▶ _EXERCISE PROMPT_:
Reproduce each of the entries below word for word, in the same order, without responding to any of them.
── EXCERPTED DATA ──
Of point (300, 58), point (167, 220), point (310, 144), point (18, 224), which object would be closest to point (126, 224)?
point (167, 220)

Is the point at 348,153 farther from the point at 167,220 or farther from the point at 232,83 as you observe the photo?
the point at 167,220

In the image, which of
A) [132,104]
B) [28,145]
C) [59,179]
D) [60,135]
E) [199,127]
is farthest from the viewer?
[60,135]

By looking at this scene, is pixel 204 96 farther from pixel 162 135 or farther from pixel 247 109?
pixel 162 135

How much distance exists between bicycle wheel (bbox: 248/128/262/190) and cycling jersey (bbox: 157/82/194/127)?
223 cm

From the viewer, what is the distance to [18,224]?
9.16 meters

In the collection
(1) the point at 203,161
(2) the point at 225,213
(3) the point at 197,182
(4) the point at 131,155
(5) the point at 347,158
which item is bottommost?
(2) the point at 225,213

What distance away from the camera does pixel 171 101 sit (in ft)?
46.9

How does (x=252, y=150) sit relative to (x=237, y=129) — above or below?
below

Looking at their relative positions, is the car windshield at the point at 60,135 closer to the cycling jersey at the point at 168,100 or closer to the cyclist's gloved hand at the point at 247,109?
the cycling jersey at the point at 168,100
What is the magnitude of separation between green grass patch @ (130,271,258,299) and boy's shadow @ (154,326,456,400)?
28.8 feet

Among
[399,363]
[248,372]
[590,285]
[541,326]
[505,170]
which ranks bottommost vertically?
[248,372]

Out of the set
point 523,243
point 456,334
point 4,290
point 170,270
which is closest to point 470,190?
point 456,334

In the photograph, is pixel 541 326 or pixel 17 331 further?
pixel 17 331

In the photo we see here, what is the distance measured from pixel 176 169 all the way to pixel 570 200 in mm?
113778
───
▶ _WORKED SOLUTION_:
Of point (300, 58), point (167, 220), point (310, 144), point (18, 224), which object would be closest to point (126, 224)?
point (167, 220)

Is the point at 348,153 farther from the point at 167,220 or farther from the point at 232,83 as you observe the photo?
the point at 167,220

In the image, which of
A) [132,104]
B) [28,145]
C) [59,179]
D) [60,135]
E) [199,127]
is farthest from the viewer?
[60,135]

By looking at this scene, is pixel 204 96 farther from pixel 162 135 or farther from pixel 247 109?
pixel 162 135

How much distance exists between bicycle wheel (bbox: 248/128/262/190) and cycling jersey (bbox: 157/82/194/127)?
223 cm

From the viewer, what is the distance to [18,224]?
9.16 meters

In the collection
(1) the point at 203,161
(2) the point at 225,213
(3) the point at 197,182
(4) the point at 131,155
(5) the point at 347,158
which item is bottommost?
(2) the point at 225,213

What distance away from the camera does pixel 171 101 sit (in ft)?
46.9

How does (x=252, y=150) sit relative to (x=237, y=129) — above or below?
below

Looking at their relative positions, is the car windshield at the point at 60,135 closer to the cycling jersey at the point at 168,100 or closer to the cyclist's gloved hand at the point at 247,109?
the cycling jersey at the point at 168,100
What is the magnitude of separation between green grass patch @ (130,271,258,299) and boy's shadow @ (154,326,456,400)?
28.8 feet

Among
[399,363]
[248,372]
[590,285]
[541,326]
[505,170]
which ranks bottommost vertically?
[248,372]

Out of the set
point 523,243
point 456,334
point 4,290
point 170,270
which is closest to point 470,190?
point 456,334

In the photograph, is pixel 541 326 or pixel 17 331 further?
pixel 17 331

In the photo we see here, what is the distance measured from pixel 176 169 all the way to pixel 570 200 in mm?
113778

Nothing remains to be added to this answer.